Crossover of Superconductivity across the antiferromagnetic end point in FeSe$_{\rm 1-x}$S$_{\rm x}$ under pressure

TL;DR

This study explores how superconductivity in FeSe$_{1-x}$S$_x$ evolves under pressure, revealing a crossover between two distinct superconducting phases associated with the antiferromagnetic transition.

Contribution

It demonstrates the coexistence and continuous transfer between two superconducting phases across the antiferromagnetic end point under pressure.

Findings

Two superconducting phases coexist within a narrow pressure range.

A continuous transfer of volume fraction occurs between the two SC phases.
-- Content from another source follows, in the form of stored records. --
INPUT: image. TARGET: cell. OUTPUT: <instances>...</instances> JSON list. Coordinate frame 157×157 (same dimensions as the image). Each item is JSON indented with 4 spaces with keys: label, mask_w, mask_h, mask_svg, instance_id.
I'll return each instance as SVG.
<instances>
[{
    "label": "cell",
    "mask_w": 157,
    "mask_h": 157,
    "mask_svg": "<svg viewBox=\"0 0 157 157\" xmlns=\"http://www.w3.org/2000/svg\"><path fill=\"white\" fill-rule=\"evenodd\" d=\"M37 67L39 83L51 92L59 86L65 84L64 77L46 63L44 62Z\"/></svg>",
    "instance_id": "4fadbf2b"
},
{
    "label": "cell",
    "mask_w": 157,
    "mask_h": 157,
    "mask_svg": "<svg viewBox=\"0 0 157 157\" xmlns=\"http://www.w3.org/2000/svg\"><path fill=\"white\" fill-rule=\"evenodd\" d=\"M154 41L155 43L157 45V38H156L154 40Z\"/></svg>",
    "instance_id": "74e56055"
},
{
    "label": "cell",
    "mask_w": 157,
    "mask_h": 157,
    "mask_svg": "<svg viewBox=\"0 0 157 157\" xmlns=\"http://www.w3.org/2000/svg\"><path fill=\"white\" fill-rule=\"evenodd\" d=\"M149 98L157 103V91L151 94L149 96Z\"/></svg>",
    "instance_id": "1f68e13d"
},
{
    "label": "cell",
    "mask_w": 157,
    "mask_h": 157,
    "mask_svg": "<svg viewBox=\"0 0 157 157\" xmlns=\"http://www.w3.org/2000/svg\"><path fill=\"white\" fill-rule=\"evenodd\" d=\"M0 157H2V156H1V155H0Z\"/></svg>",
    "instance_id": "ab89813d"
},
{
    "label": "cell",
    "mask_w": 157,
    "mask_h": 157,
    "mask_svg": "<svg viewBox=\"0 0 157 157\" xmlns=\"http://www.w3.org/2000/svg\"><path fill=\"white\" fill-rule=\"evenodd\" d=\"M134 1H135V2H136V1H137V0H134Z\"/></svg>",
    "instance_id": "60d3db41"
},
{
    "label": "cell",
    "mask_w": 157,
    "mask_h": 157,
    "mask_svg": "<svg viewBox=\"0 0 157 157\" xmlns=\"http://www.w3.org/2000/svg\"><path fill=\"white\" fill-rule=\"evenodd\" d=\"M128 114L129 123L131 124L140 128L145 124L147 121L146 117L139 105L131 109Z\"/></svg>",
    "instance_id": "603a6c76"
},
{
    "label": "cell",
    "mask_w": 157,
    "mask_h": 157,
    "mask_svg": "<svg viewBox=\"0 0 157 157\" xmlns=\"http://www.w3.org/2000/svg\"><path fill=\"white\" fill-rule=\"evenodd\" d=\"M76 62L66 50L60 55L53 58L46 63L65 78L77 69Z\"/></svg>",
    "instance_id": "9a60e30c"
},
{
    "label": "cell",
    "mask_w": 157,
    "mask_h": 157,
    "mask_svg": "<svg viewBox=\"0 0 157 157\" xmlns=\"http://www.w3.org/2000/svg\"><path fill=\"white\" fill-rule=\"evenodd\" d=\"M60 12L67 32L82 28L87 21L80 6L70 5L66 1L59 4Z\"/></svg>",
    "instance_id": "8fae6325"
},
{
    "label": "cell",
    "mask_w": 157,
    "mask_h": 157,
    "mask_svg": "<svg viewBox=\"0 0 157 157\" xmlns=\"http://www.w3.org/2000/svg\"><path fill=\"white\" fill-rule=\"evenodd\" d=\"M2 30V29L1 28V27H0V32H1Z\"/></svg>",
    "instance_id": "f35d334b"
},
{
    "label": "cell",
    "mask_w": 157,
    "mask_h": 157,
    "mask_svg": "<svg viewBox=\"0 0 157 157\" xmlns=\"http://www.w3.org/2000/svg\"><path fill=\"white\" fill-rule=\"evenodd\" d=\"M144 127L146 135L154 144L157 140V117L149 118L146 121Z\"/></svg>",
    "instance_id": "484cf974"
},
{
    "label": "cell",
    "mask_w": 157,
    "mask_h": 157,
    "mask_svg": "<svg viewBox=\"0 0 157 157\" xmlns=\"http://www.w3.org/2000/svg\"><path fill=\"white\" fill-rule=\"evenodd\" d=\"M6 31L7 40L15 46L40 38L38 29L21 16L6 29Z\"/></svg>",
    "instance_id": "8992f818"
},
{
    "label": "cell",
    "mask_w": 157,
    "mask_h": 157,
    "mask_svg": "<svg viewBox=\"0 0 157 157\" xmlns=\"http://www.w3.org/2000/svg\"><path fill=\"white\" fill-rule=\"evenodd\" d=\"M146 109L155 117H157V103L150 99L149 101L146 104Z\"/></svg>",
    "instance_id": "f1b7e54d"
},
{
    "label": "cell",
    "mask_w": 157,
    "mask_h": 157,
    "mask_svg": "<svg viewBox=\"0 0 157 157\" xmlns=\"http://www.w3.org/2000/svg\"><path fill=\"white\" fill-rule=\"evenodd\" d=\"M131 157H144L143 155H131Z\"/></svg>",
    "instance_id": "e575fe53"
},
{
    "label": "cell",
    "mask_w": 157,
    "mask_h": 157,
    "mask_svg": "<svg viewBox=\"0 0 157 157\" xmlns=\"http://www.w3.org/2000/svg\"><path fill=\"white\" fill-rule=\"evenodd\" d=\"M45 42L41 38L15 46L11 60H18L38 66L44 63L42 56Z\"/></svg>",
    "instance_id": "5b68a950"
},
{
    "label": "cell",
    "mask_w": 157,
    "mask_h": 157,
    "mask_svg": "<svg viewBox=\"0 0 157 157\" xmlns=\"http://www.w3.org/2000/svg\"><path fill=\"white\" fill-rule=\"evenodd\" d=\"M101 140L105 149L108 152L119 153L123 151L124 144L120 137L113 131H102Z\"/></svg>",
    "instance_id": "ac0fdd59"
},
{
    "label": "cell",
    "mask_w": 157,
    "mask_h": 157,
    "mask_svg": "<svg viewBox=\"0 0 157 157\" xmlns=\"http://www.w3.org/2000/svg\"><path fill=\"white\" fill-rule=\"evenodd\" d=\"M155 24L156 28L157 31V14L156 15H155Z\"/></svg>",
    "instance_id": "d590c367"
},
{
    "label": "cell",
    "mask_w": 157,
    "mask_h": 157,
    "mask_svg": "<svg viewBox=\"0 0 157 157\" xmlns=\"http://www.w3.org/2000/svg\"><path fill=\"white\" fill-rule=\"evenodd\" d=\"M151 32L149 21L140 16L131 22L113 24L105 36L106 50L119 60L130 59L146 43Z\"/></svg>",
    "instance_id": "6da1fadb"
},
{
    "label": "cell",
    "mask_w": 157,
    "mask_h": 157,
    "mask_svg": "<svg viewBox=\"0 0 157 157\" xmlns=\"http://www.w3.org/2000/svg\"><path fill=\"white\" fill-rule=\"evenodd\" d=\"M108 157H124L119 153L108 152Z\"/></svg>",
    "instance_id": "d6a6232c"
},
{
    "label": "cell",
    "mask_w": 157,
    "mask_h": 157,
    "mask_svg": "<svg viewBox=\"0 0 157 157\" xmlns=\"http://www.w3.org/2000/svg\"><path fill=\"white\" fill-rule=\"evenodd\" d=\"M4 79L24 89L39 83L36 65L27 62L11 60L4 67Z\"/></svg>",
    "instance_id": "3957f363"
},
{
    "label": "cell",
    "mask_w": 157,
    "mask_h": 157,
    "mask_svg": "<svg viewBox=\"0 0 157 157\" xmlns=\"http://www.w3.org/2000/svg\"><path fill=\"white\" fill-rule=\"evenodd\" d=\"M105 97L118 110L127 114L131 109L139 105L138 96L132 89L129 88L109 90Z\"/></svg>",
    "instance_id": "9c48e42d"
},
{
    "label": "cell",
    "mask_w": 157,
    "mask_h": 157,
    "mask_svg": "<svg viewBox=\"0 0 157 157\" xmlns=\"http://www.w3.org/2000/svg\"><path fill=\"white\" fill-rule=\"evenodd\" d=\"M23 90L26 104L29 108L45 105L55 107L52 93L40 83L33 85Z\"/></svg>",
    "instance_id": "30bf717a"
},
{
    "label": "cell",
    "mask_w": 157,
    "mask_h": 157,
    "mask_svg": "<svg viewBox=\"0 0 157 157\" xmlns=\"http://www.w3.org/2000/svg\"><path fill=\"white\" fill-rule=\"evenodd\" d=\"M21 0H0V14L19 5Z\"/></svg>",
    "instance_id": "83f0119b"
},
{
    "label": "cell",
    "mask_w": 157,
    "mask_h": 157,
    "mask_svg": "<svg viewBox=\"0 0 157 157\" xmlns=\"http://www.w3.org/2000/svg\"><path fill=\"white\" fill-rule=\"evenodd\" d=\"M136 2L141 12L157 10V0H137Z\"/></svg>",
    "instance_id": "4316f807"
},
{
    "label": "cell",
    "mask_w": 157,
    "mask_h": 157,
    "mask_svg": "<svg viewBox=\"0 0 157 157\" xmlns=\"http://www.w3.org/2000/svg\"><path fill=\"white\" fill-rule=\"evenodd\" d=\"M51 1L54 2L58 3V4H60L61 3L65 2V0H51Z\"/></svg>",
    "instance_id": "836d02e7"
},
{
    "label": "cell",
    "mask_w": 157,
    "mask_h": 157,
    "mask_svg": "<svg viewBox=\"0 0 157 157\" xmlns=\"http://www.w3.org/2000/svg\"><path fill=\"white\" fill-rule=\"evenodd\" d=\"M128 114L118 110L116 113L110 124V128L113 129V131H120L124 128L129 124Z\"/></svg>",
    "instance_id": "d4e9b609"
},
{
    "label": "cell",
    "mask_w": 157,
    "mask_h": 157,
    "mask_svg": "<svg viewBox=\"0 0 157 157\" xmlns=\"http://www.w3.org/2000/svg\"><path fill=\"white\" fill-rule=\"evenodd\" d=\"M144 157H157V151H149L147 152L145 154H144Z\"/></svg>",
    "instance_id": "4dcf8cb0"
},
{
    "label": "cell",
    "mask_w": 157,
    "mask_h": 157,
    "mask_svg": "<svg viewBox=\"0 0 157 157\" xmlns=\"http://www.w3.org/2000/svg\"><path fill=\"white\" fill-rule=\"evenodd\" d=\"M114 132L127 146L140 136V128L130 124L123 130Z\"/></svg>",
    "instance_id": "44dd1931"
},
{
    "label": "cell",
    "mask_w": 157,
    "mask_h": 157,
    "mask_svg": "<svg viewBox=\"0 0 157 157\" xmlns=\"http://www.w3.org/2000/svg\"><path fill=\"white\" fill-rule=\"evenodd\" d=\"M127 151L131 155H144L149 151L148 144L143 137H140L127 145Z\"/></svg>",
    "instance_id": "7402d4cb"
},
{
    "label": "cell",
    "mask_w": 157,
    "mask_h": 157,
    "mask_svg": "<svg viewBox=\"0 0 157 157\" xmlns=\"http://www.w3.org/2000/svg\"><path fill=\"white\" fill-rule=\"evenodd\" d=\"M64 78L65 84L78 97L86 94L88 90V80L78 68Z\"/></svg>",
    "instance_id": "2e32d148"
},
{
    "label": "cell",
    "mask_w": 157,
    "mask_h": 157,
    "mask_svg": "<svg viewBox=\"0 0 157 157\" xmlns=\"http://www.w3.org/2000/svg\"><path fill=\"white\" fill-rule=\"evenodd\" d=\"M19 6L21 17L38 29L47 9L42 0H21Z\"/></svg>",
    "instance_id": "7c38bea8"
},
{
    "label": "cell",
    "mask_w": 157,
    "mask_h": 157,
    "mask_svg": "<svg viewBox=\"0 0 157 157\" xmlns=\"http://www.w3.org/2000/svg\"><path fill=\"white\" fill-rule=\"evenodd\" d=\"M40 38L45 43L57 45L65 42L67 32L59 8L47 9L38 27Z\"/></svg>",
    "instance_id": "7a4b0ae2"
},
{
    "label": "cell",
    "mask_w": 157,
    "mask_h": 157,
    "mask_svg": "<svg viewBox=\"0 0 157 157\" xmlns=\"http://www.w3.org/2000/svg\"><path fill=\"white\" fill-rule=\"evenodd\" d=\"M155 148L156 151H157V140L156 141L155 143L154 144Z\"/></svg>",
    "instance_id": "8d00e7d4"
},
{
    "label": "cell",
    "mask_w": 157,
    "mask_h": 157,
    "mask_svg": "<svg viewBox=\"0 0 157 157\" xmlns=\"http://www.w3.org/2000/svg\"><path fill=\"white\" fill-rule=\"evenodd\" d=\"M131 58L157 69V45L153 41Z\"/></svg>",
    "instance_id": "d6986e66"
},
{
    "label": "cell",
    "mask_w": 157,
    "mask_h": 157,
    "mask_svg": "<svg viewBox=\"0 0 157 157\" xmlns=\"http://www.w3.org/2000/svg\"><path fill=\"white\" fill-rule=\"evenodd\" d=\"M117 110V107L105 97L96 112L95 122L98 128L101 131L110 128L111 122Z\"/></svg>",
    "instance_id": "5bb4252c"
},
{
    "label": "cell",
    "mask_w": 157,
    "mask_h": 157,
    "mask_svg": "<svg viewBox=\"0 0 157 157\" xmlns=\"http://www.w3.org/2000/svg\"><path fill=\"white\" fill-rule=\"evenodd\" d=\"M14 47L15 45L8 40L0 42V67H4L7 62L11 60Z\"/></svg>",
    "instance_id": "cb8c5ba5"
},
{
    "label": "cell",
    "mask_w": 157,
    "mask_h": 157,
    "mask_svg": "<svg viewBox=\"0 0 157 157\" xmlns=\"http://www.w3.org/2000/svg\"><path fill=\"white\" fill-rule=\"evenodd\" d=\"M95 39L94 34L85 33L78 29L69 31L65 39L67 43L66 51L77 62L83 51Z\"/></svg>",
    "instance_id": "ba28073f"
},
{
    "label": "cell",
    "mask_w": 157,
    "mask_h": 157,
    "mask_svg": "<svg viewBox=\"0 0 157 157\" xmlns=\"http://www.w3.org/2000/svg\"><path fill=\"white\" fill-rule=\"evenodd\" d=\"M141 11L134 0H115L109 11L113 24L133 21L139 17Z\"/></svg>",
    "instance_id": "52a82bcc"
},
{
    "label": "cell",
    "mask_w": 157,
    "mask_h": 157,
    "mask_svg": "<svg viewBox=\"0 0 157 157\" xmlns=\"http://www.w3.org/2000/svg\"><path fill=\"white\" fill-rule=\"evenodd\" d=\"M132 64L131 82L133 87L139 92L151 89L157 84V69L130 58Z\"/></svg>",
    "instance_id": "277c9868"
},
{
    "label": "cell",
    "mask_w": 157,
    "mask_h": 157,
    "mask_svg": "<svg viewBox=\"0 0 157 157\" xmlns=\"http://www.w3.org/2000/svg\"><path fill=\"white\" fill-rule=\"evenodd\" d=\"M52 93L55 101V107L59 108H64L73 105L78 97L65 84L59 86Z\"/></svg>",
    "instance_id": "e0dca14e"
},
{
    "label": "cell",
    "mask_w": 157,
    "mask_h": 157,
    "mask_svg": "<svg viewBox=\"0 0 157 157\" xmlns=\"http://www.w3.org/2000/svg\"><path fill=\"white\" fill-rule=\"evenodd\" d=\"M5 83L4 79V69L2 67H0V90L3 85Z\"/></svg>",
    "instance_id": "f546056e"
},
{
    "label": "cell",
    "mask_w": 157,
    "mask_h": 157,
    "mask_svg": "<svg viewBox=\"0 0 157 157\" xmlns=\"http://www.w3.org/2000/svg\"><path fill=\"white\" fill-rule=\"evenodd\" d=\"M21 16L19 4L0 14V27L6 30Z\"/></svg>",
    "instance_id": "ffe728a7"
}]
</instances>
Superconductivity crossover is linked with the emergence of AFM phase.

Abstract

Temperature-pressure ($T$-$P$) phase diagrams of FeSe$_{\rm 1-x}$S$_{\rm x}$ were investigated by the measurements of dc magnetization ($M$) and electrical resistivity ($\rho$) under pressure, using single crystal specimens with $x$=0.04, 0.08 and 0.13. For all specimens, the $M$($T$) curves under pressure near the end point of the antiferromagnetic (AFM) phase are found to show a two-step diamagnetic response, which can be described as the sum of two diamagnetic components $M_1$($T$) and $M_2$($T$), indicating that two superconducting (SC) phases with different $T_{\rm c}$ values coexist within a pressure range of $\Delta$$P$$\sim$1 GPa. Moreover, the pressure dependence of the amplitudes of $M_1$($T$) and $M_2$($T$) indicates a continuous transfer of the volume fraction between the two SC phases. These behaviors suggest that a crossover of superconductivity occurs in conjunction with the emergence of AFM phase and imply that the SC phases inside and outside the AFM phase could have different origins.